Quite the short week from Strange Horizons, with only one flash fiction and one poem. And again I wonder if I should just do one massive Strange Horizons review at the end of the month. I don't think I will yet, because 1.) I'm at about my limit of what I can review a month and having more days to fill would mean less time I get for everything else (like writing, because I do that, too), 2.) I like balancing longer reviews like Clarkesworld or Apex with short ones like these, and 3.) the end of the month would be way too crowded if I tried to save everything until then (with Terraform, the second Beneath Ceaseless Skies, Tor.com, etc.). So still doing Strange Horizons every week for now. Onward!
Story:
"Traveling Mercies" by Rachael K. Jones (1030 words)

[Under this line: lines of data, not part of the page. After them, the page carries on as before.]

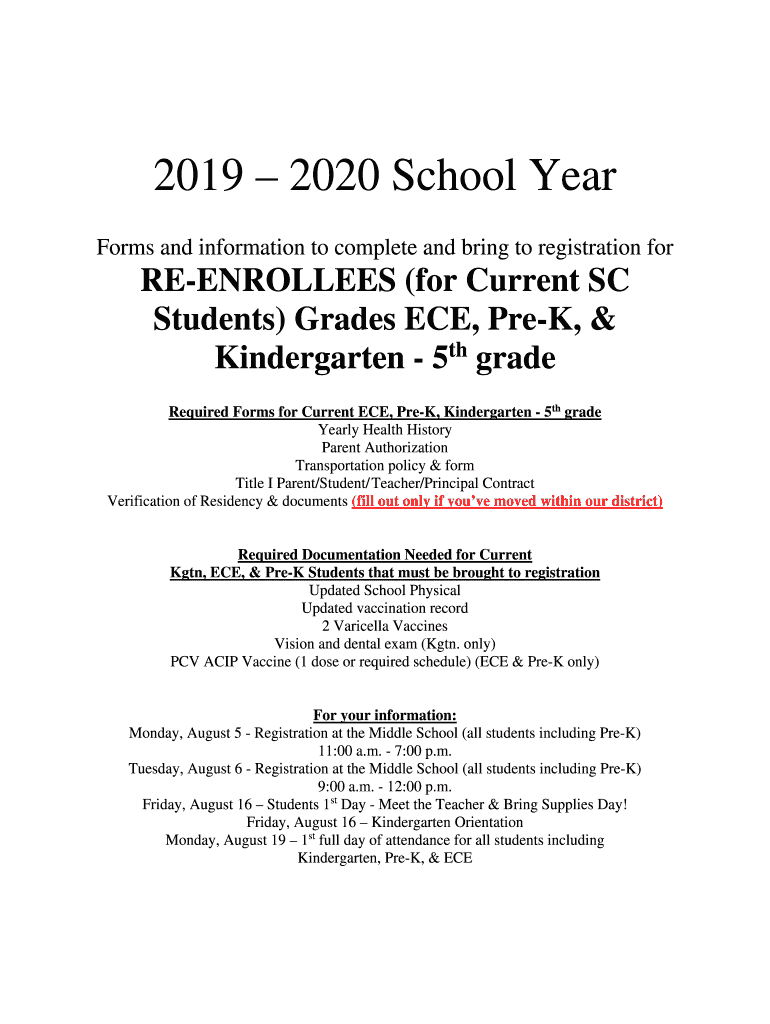 2019 – 2020 School Year

Forms and information to complete and bring to registration for

RE-ENROLLEES (for Current SC Students) Grades ECE, Pre-K, & Kindergarten - 5$^{th}$ grade

Required Forms for Current ECE, Pre-K, Kindergarten - 5$^{th}$ grade
Yearly Health History
Parent Authorization
Transportation policy & form
Title I Parent/Student/Teacher/Principal Contract
Verification of Residency & documents (fill out only if you've moved within our district)

Required Documentation Needed for Current Kgtn, ECE, & Pre-K Students that must be brought to registration
Updated School Physical
Updated vaccination record
2 Varicella Vaccines
Vision and dental exam (Kgtn. only)
PCV ACIP Vaccine (1 dose or required schedule) (ECE & Pre-K only)

For your information:
Monday, August 5 - Registration at the Middle School (all students including Pre-K)
11:00 a.m. - 7:00 p.m.
Tuesday, August 6 - Registration at the Middle School (all students including Pre-K)
9:00 a.m. - 12:00 p.m.
Friday, August 16 – Students 1$^{st}$ Day - Meet the Teacher & Bring Supplies Day!
Friday, August 16 – Kindergarten Orientation
Monday, August 19 – 1$^{st}$ full day of attendance for all students including Kindergarten, Pre-K, & ECE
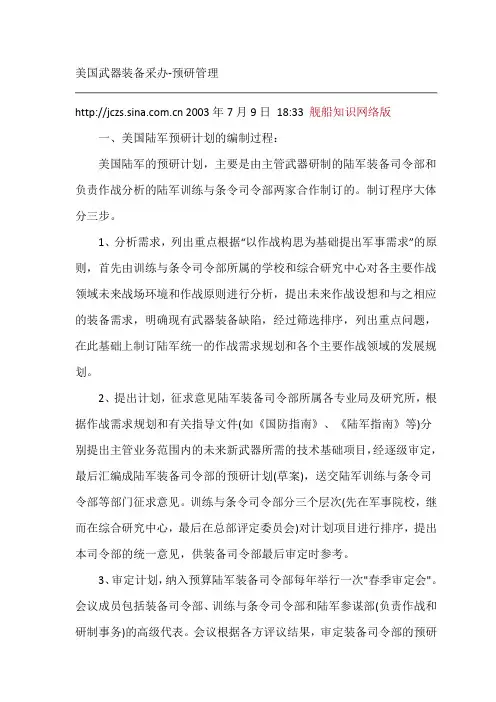 美国武器装备采办-预研管理

http://jczs.sina.com.cn 2003 年 7 月 9 日 18:33 舰船知识网络版

一、美国陆军预研计划的编制过程：

美国陆军的预研计划，主要是由主管武器研制的陆军装备司令部和负责作战分析的陆军训练与条令司令部两家合作制订的。制订程序大体分三步。

1、分析需求，列出重点根据“以作战构思为基础提出军事需求”的原则，首先由训练与条令司令部所属的学校和综合研究中心对各主要作战领域未来战场环境和作战原则进行分析，提出未来作战设想和与之相应的装备需求，明确现有武器装备缺陷，经过筛选排序，列出重点问题，在此基础上制订陆军统一的作战需求规划和各个主要作战领域的发展规划。

2、提出计划，征求意见陆军装备司令部所属各专业局及研究所，根据作战需求规划和有关指导文件(如《国防指南》、《陆军指南》等)分别提出主管业务范围内的未来新武器所需的技术基础项目，经逐级审定，最后汇编成陆军装备司令部的预研计划(草案)，送交陆军训练与条令司令部等部门征求意见。训练与条令司令部分三个层次(先在军事院校，继而在综合研究中心，最后在总部评定委员会)对计划项目进行排序，提出本司令部的统一意见，供装备司令部最后审定时参考。

3、审定计划，纳入预算陆军装备司令部每年举行一次"春季审定会"。会议成员包括装备司令部、训练与条令司令部和陆军参谋部(负责作战和研制事务)的高级代表。会议根据各方评议结果，审定装备司令部的预研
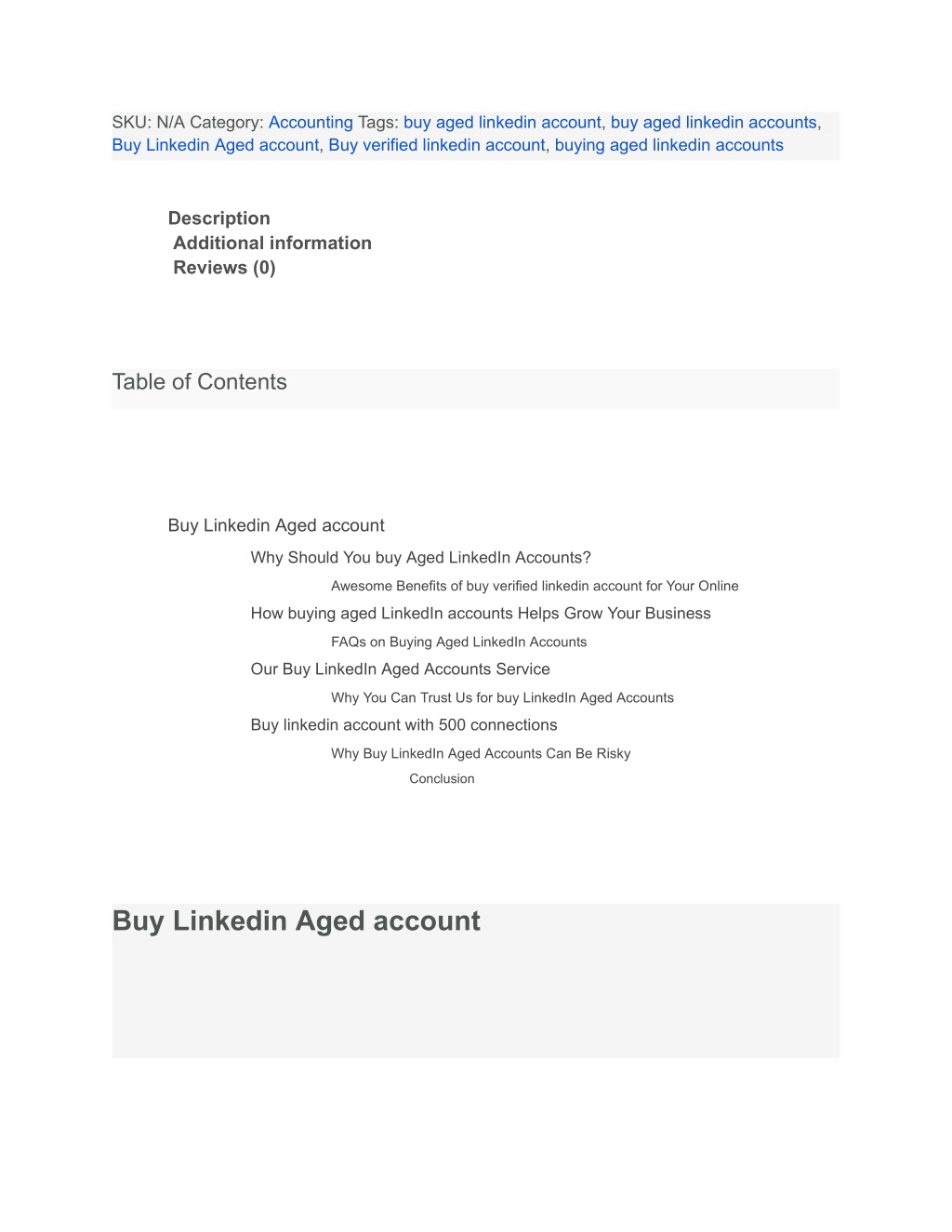 SKU: N/A Category: Accounting Tags: buy aged linkedin account, buy aged linkedin accounts, Buy Linkedin Aged account, Buy verified linkedin account, buying aged linkedin accounts

Description
Additional information
Reviews (0)

Table of Contents

Buy Linkedin Aged account
Why Should You buy Aged LinkedIn Accounts?
Awesome Benefits of buy verified linkedin account for Your Online
How buying aged LinkedIn accounts Helps Grow Your Business
FAQs on Buying Aged LinkedIn Accounts
Our Buy LinkedIn Aged Accounts Service
Why You Can Trust Us for buy LinkedIn Aged Accounts
Buy linkedin account with 500 connections
Why Buy LinkedIn Aged Accounts Can Be Risky
Conclusion

Buy Linkedin Aged account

Short but very sweet, this story follows an old vampire as they travel around the world seeking places to stay out of the sunlight. It's an interesting story, and a hopeful one, as the vampire has never been let down, has always been invited in some place to wait out the day. It's a message that people are always willing to help, that there is home and comfort in fraternity and good will, and that those forces can redeem, can make a friend from a monster. It's a very cool idea, too, using the lore of vampires, that they always have to be invited in, and this way the thirst is slaked not with blood but with friendship. Perhaps that sounds a little saccharine, but it works. It's optimistic, yes, and sweet, but I didn't find the story sappy. Instead, there is a darkness and a danger there, because the narrator will die if they can't find a shelter from the sun, and because they are something of a monster, defined by rules, by the curse of what they are. And yet for all those who believe that hospitality is dead, it's affirming to see a story that still believes in the generosity of the host, of the bonds that can be formed between friends, and on the power of those things. It's a great story, powerfully told.
Poem:
"Once the Dream Lionesses" by Alexandra Seidel
I will admit that I don't know if there is a word for this kind of poem, for one that uses the first lines of its stanzas in echoes in the last stanza. It's a good effect, though, the thoughts echoing back with the voices of the lionesses. To me, the story is of loss, of age. The riddle of the Sphinx is mentioned, the four legs to two to three, which evokes the idea of aging, echoed in the words of the lionesses, that they are tired, that they are diminished. The hunter has taken their bones, their voices, and where the hunter walks now they are silent but also gathering themselves. Beneath the hunter there is no drum, or the drum is silenced, but I got the feeling that it was waiting, that it was building to something, holding itself back when the hunter stepped. Still, the story screams loss to me. The loss of the natural, mostly, taken for profit, taken for sport, just taken. And there is a weariness in dealing with it, the lionesses feeling their age, but also calling on forces deeper, deeper. I enjoyed the poem, though I'm still trying to decide what I think of the stillness at the end. I'm leaning toward it being that waiting, that when the hunter steps the lionesses pause, waiting, knowing that they have to wait for the right moment. That, rather than the hunter stilling their drum, because I want to believe that the beat goes on. But maybe that's just what I want to read. Either way, it's a nice poem, with a strong form and interesting imagery.